__SOURCE EXTRACT__:
ADVOCATES, FACULTY OF, the collective term by which what
in England are called barristers are known in Scotland. They
professionally attend the supreme courts in Edinburgh; but
they are privileged to plead in any cause before the inferior
courts, where counsel are not excluded by statute. They may
act in cases of appeal before the House of Lords; and in some
of the British colonies, where the civil law is in force, it
is customary for those who practise as barristers to pass as
advocates in Scotland. This body has existed by immemorial
custom. Its privileges are constitutional, and are founded
on no statute or charter of incorporation. The body formed
itself gradually, from time to time, on the model of the
French corporations of avocats, appointing like them by
a general vote, a dean or doyen, who is their principal
officer. It also differs from the English and Irish societies
in that there is no governing body similar to the benchers,
nor is there any resemblance to the quasi-collegiate discipline
and the usages and customs prevailing in an inn of court.

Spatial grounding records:
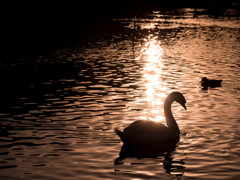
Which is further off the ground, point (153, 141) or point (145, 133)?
point (145, 133)

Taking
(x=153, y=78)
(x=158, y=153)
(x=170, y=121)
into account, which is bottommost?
(x=153, y=78)

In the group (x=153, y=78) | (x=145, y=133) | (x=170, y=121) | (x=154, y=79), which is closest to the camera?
(x=145, y=133)

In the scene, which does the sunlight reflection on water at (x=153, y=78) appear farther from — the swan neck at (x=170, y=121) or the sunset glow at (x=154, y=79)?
the swan neck at (x=170, y=121)

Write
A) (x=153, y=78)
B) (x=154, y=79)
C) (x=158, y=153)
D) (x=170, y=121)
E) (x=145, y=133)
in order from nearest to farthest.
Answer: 1. (x=145, y=133)
2. (x=158, y=153)
3. (x=170, y=121)
4. (x=154, y=79)
5. (x=153, y=78)

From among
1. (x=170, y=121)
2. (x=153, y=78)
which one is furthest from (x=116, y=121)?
(x=153, y=78)

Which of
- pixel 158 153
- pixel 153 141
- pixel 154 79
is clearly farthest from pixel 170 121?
pixel 154 79

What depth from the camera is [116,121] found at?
16.9 m

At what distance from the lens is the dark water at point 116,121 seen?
38.7ft

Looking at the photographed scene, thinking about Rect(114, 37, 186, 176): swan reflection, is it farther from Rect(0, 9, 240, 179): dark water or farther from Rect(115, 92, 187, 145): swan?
Rect(0, 9, 240, 179): dark water

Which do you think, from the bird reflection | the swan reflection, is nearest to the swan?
the swan reflection

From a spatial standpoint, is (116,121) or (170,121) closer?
(170,121)

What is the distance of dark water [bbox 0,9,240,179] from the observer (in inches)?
465

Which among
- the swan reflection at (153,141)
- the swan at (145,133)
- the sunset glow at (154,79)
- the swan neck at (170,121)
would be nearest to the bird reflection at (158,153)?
the swan reflection at (153,141)

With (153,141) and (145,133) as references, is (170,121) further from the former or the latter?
(145,133)
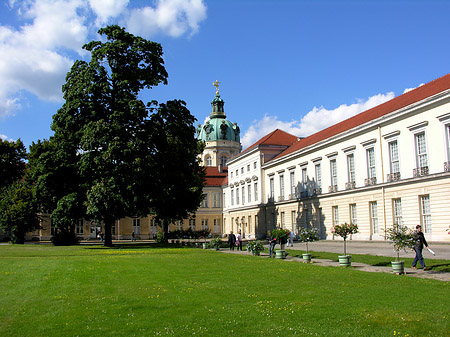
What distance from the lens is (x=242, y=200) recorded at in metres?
73.5

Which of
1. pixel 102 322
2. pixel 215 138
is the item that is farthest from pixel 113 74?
pixel 215 138

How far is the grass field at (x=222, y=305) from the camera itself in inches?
309

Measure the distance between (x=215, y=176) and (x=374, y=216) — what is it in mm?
56491

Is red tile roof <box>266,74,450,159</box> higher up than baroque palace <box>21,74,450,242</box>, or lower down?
higher up

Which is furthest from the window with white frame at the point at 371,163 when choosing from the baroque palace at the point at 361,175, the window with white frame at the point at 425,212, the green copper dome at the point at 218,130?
the green copper dome at the point at 218,130

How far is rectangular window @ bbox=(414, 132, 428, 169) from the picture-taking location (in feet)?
111

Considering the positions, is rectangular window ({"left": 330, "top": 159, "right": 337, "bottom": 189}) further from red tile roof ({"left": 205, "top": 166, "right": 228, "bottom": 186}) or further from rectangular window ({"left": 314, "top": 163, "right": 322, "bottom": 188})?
red tile roof ({"left": 205, "top": 166, "right": 228, "bottom": 186})

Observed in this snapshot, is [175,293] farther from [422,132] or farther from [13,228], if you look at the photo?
A: [13,228]

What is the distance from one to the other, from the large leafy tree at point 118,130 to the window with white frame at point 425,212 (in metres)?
19.2

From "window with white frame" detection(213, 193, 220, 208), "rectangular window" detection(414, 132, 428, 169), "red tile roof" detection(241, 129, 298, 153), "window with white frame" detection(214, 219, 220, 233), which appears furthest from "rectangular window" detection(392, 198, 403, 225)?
"window with white frame" detection(213, 193, 220, 208)

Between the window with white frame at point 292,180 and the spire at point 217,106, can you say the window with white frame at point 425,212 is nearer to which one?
the window with white frame at point 292,180

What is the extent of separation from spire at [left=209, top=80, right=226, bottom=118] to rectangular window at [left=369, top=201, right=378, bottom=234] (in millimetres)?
73616

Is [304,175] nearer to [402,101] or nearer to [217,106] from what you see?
[402,101]

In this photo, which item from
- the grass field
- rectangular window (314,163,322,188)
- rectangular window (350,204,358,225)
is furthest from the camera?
rectangular window (314,163,322,188)
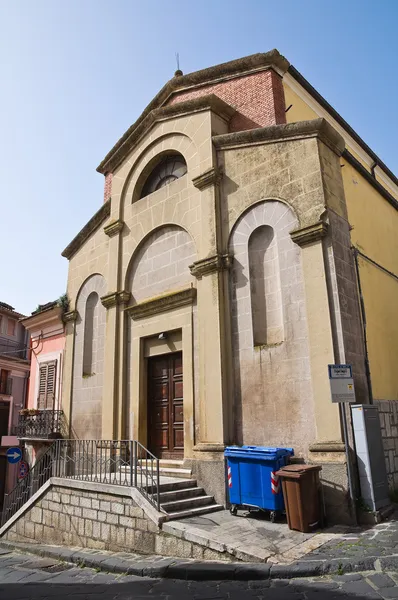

__WORK REQUEST__:
In the passage on the Faculty of Advocates, what principal officer does the body appoint by a general vote?

__EXERCISE RESPONSE__:
A dean or doyen.